Muita euforia, pouca entrega: a promessa da IA no mercado imobiliário

Na última vez que estive em Curitiba, o frio me empurrou para dentro de uma cafeteria onde, entre um café e outro, acabei numa conversa daquelas que valem a viagem. Era véspera de um evento de tecnologia e o Ricardo Paixão, fundador e CEO da iConatus, me lançou uma pergunta que ficou ecoando: “Em que ponto da curva de adoção da Gartner você acha que estão as aplicações de Inteligência Artificial no mercado imobiliário?”
Para quem não está familiarizado, a tal curva (ou Hype Cycle) é uma espécie de gráfico do entusiasmo coletivo: mostra como as novas tecnologias nascem cercadas de euforia, enfrentam uma fase de desilusão e, só depois, amadurecem e entregam valor real. Sem pensar muito, respondi: “Estamos no pico das expectativas infladas.” E é aí que mora o problema.
De uns meses pra cá, brotaram soluções de IA para o mercado imobiliário por todo lado. Tem aplicativo prometendo fazer tour virtual com chat inteligente, plataforma que afirma responder qualquer dúvida sobre imóveis e até o primo do seu vizinho virou especialista em IA, vendendo agentes inteligentes direto do quintal de casa. Todo mundo entrou na “corrida do ouro”. Mas a tecnologia, claro, não é tão dócil quanto parece.
O que começa com empolgação vira frustração quando se percebe que esses sistemas alucinam, erram ou simplesmente não entregam o que prometem. Casos recentes em outros setores já servem de aviso. A linha aérea Air Canada, por exemplo, foi obrigada a cumprir um reembolso criado por seu chatbot, que inventou uma política inexistente. E a Klarna, fintech sueca, demitiu 700 atendentes humanos para substituí-los por IA, só para admitir dois anos depois que a qualidade despencou e começar a recontratar pessoas.
No mercado imobiliário, o risco é parecido, só que mais silencioso. Clientes mal atendidos, informações imprecisas e processos enviesados podem não gerar manchetes, mas corroem a confiança na empresa. Além disso, a maioria das incorporadoras não tem estrutura técnica para lidar com a engenharia de prompts ou com a gestão de múltiplos modelos de linguagem. É difícil, e caro, acertar a mão.

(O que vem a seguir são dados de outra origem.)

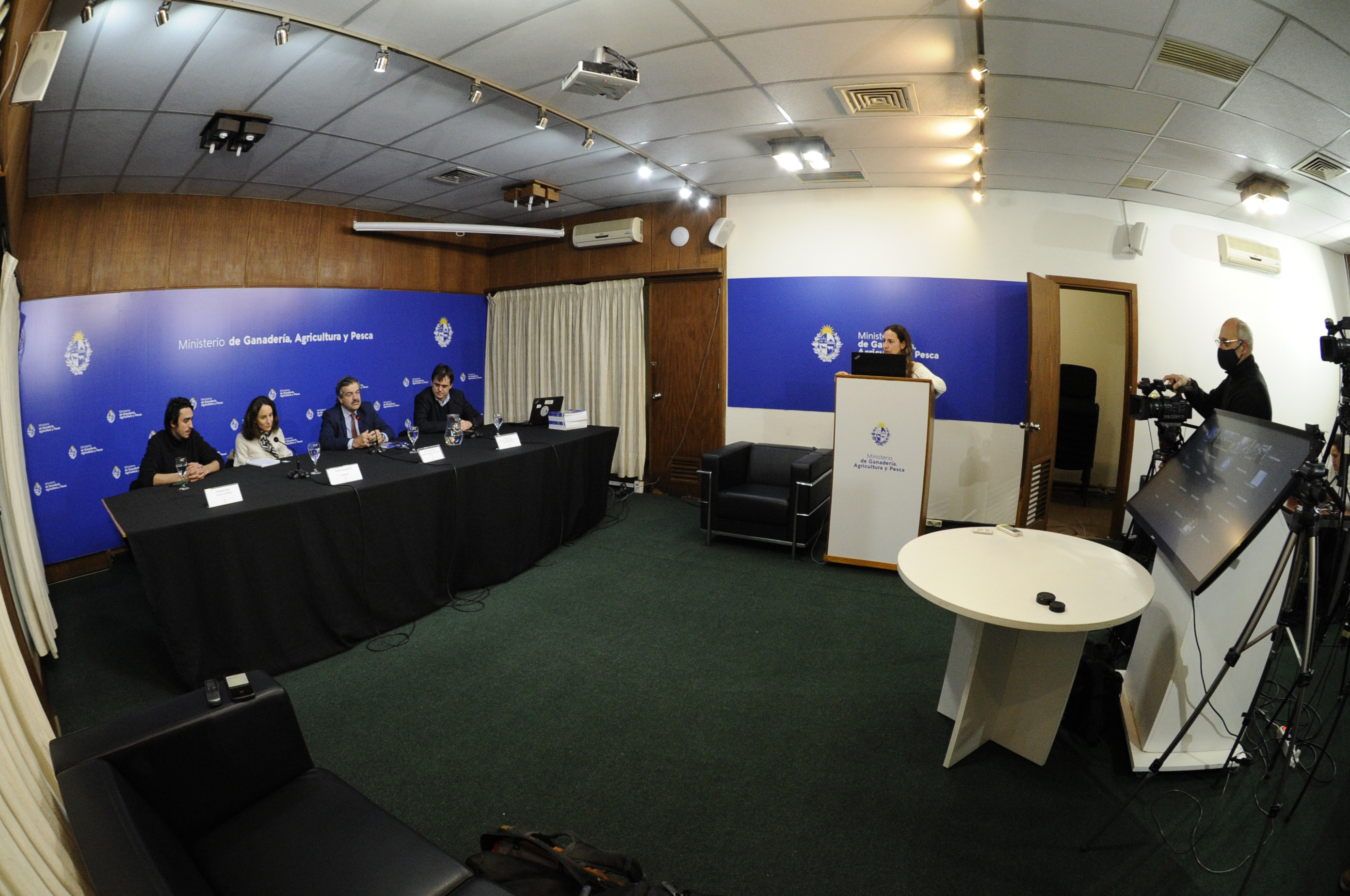 Conferencia de prensa virtual, encabezada por el ministro de Ganadería, Agricultura y Pesca, Carlos Uriarte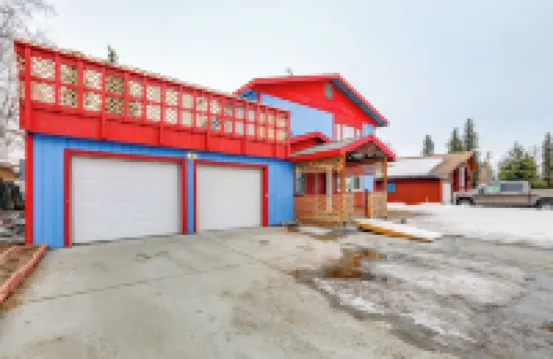 Near Dtwn and Pioneer Park Fairbanks Home with Deck!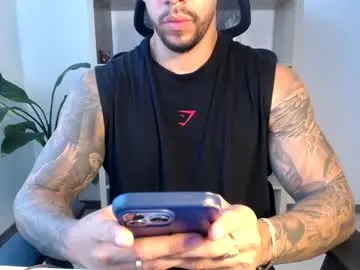 Chaturbate Live Sex Cam of loganhod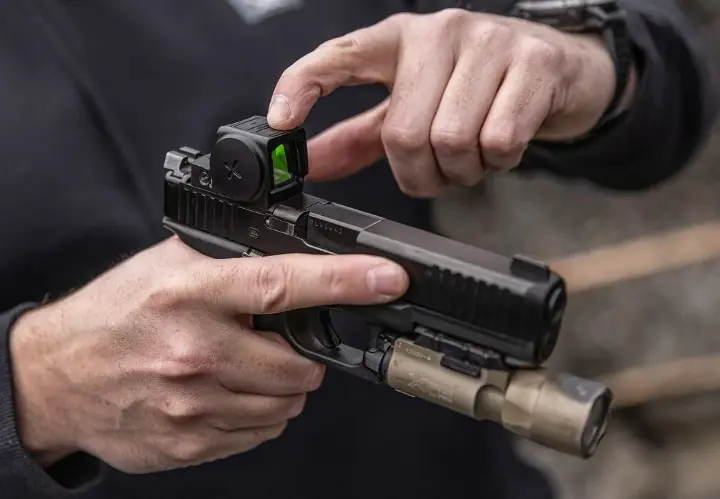 vortex adds green dot option to venom enclosed micro lineup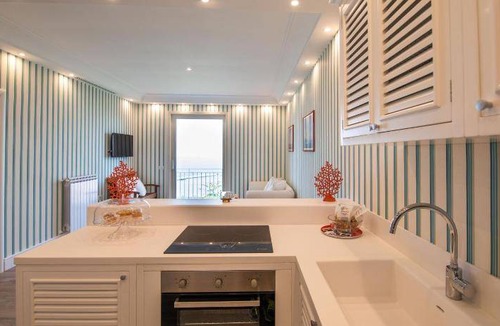 Castellammare di Stabia Bed & Breakfast | 80 m² Bed and breakfast ∙ 2 bedrooms ∙ 5 guests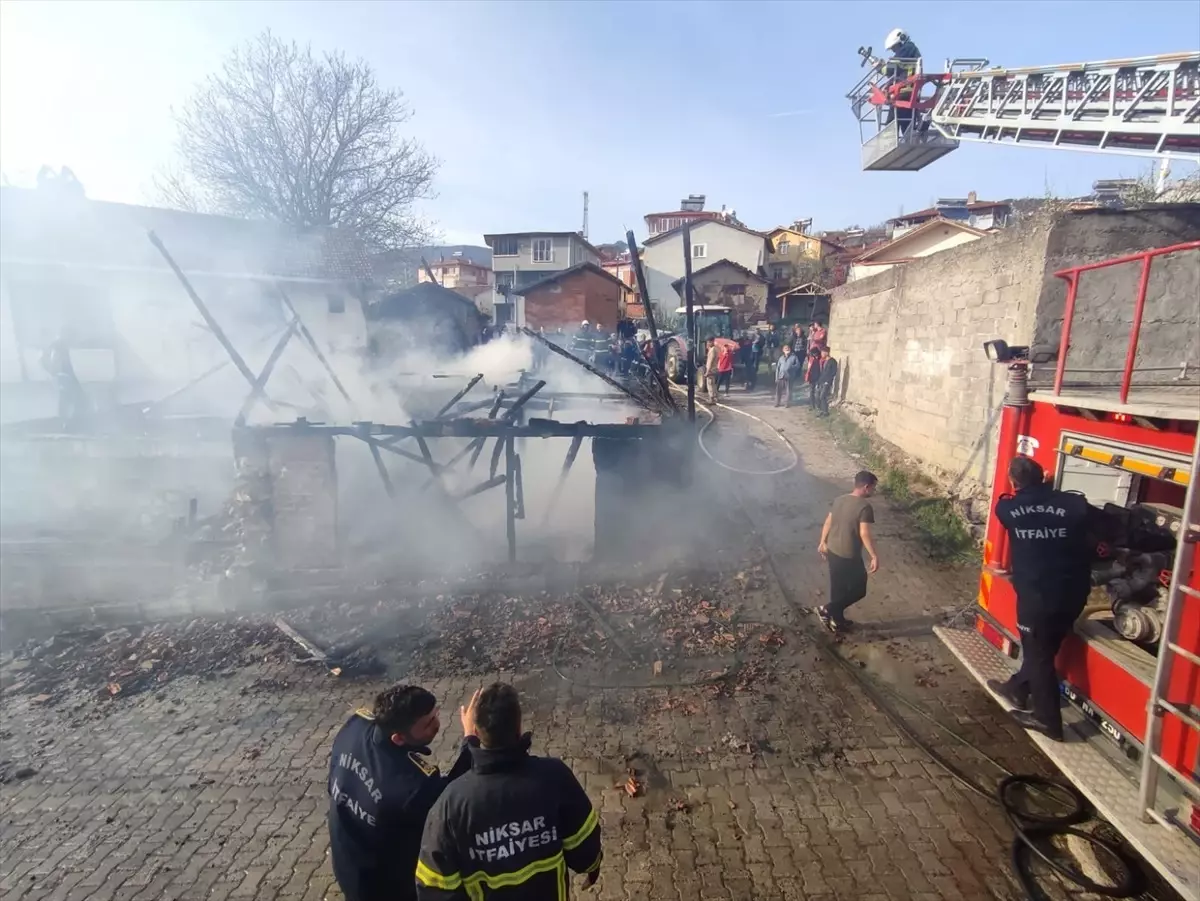 Tokat\'ın Niksar ilçesinde çıkan yangında samanlık kullanılmaz hale geldi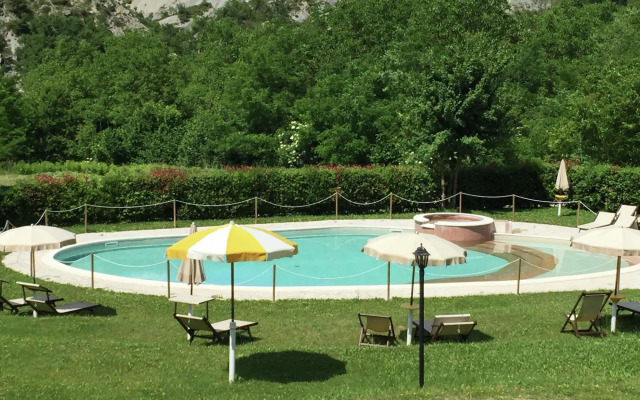 Apartment in Marche With Pool Access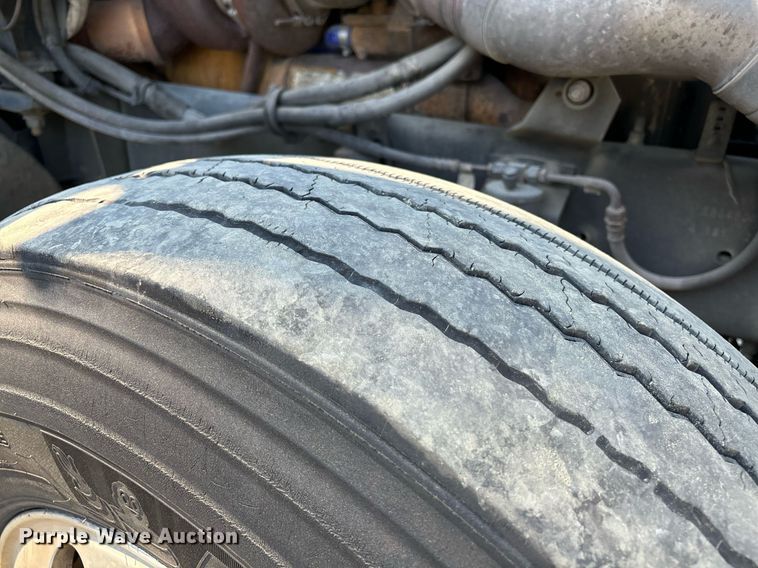 image for item EL8999 2005 International 9900i semi truck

Há poucas startups no Brasil que estão acertando justamente nos pontos onde o setor tropeça. Ao invés de depender do preenchimento manual de fichas técnicas (tarefa sem valor monetário para captadores e corretores, que ganham pela venda e não pela descrição dos imóveis), já existem soluções em que a IA varre portais, sites e bases online, organizando as informações e preenchendo as lacunas das fichas. É um tipo de solução mais realista, porque entende as limitações operacionais do setor.
Outro acerto de algumas startups é construir uma estrutura flexível, capaz de alternar entre diferentes modelos de IA, de acordo com o tipo de conversa, idioma ou carga de dados. Alguns se destacam na interpretação de linguagem mais coloquial ou regional, por exemplo, e insistir em uma solução única costuma custar caro, seja em performance ou em credibilidade.
No fim das contas, a IA não é uma solução de negócio para qualquer empresa. Mas se for bem aplicada, sem exageros e promessas messiânicas, pode, sim, ser um bom serviço ou produto e abocanhar sua fatia do mercado.